▸ **Task requirements**:
a – Answer these questions from the notes on the bioinformatics talks, one answer per line, marked the same way:
(i) Into which two classes do existing genome browsers fall?
(ii) Which dense binary formats are named as alternatives to DAS?
(iii) What is InterMine's read-only database coupled with?
b – From the notes on the bioinformatics talks, extract everything from "Interactive demo of" down to "with BAM display.".
c – Extend the notes on the bioinformatics talks, picking up right after their last sentence.

Contains a visual environment for constructing workflows. The workflow can be turned into a shell command to run from the commandline. Future plans are to develop a web environment, and support next-gen sequencing analysis.

Thomas Down — Exploring the genome with Dalliance

Existing Genome Browsers fall into two classes: heavy-weight clients that require installation like IGV, or light-weight browser-based clients like UCSC. Can we have a browser client that acts more like heavy-weight clients but without installation? Now a lot of web technologies to drive this: javascript, SVG/Canvas views, browsers focused on performance for games, HTML5.

Interactive demo of the Dalliance Genome Browser shows nice scrolling and interaction fully within the web. For getting data, uses DAS: XML based annotations from the web. Used to be limited here by javascript same-origin policies but now can set the server to allow cross origin requests in the headers.

Some alternatives to DAS include dense binary formats like BAM, BigBed and BigWig with indexes for random access. Dalliance can support these directly. Nice interactive demo: quick, easy, and can drill all the wall down to reads with BAM display.

Alex Kalderimis — InterMine – Using RESTful Webservices for Interoperability

InterMine is a data warehouse framework for biological experiments and raw data: FlyMine, ModMine and more. The database is heavily de-normalised so is loaded and served as a read-only database: very performant. This is coupled with a read-write User database that references items in the data repository. Provide a web application interface to the repository, with custom query templates for biologists.

▸ **Supplied data**:
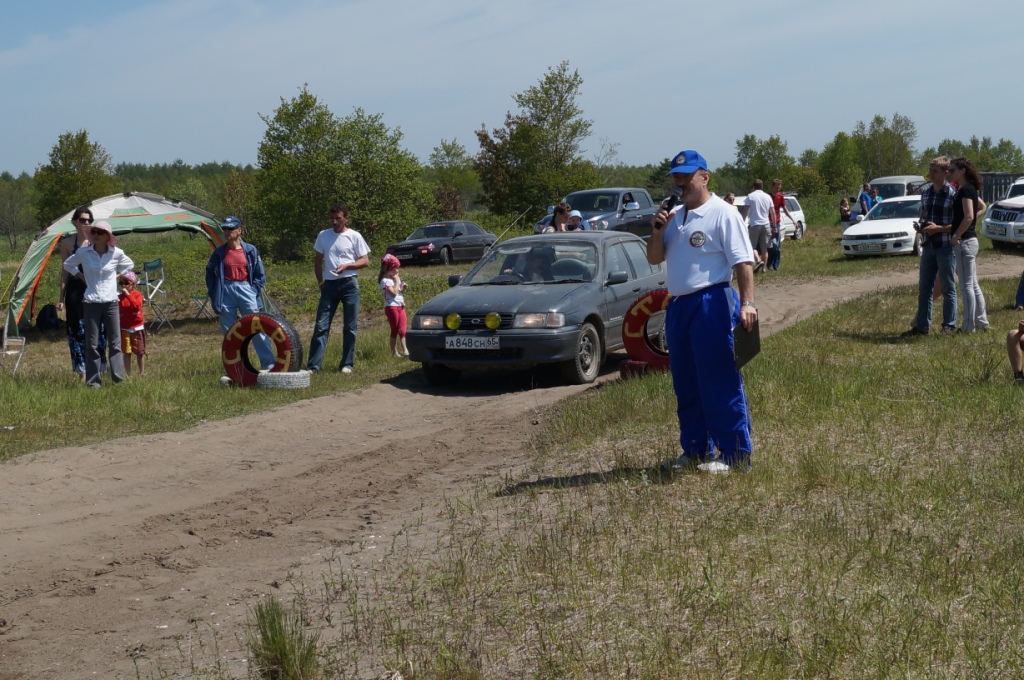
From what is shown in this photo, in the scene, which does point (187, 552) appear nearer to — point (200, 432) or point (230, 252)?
point (200, 432)

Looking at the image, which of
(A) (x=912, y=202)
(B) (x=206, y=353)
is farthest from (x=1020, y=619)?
(A) (x=912, y=202)

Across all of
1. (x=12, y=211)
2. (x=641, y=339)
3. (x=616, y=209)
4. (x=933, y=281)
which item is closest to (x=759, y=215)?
(x=616, y=209)

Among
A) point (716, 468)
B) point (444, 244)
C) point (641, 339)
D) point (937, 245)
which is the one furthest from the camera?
point (444, 244)

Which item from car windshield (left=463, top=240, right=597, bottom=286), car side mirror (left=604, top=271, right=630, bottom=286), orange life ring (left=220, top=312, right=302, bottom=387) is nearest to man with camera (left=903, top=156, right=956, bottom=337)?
car side mirror (left=604, top=271, right=630, bottom=286)

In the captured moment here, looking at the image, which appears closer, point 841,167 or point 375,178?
point 375,178

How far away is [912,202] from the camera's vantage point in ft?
94.6

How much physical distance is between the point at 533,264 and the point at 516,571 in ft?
25.6

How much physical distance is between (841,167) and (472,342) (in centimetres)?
7829

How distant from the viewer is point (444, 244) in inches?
1362

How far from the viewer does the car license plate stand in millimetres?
12000

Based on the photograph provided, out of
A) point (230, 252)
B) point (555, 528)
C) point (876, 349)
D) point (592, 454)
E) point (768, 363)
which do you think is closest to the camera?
point (555, 528)

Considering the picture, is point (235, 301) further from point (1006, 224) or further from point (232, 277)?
point (1006, 224)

▸ **Expected responses**:
a –
(i) Heavy-weight clients that require installation, like IGV, and light-weight browser-based clients, like UCSC.
(ii) BAM, BigBed and BigWig.
(iii) A read-write User database that references items in the data repository.

b –
Interactive demo of the Dalliance Genome Browser shows nice scrolling and interaction fully within the web. For getting data, uses DAS: XML based annotations from the web. Used to be limited here by javascript same-origin policies but now can set the server to allow cross origin requests in the headers.

Some alternatives to DAS include dense binary formats like BAM, BigBed and BigWig with indexes for random access. Dalliance can support these directly. Nice interactive demo: quick, easy, and can drill all the wall down to reads with BAM display.

c –
With the increase in number of InterMine instances, need ways to communicate between them. Use a REST API with clients for Java, Perl, JavaScript, Python and, soon, Ruby. This has a low threshold to usage, and can return data formats people are used to like tab delimited, but also structured formats for programs. Can use this to build automated workflows that query one mine, grab identifiers, then get data from another one. API for clients is improving to reduce boilerplate code required.

Some Lessons learned: JSON is awesome; use GET/PUT to make it more browser friendly; fail loudly with http or JSON error codes so you actually know if you have a problem.

Bernat Gel — easyDAS: Automatic creation of DAS servers

easyDAS is a small web server to make it easy to create a DAS server. DAS servers are meant to be easy, with smart clients using the simple servers. Most DAS servers provided by larger institutes; how to handle it if you are a small place without lots of resources?

easyDAS removes all the server configuration details, and you only need to upload a data file; it is hosted at EBI with a web interface. The maximum size is a million rows; not suitable for full genome base level information but for lots of other information.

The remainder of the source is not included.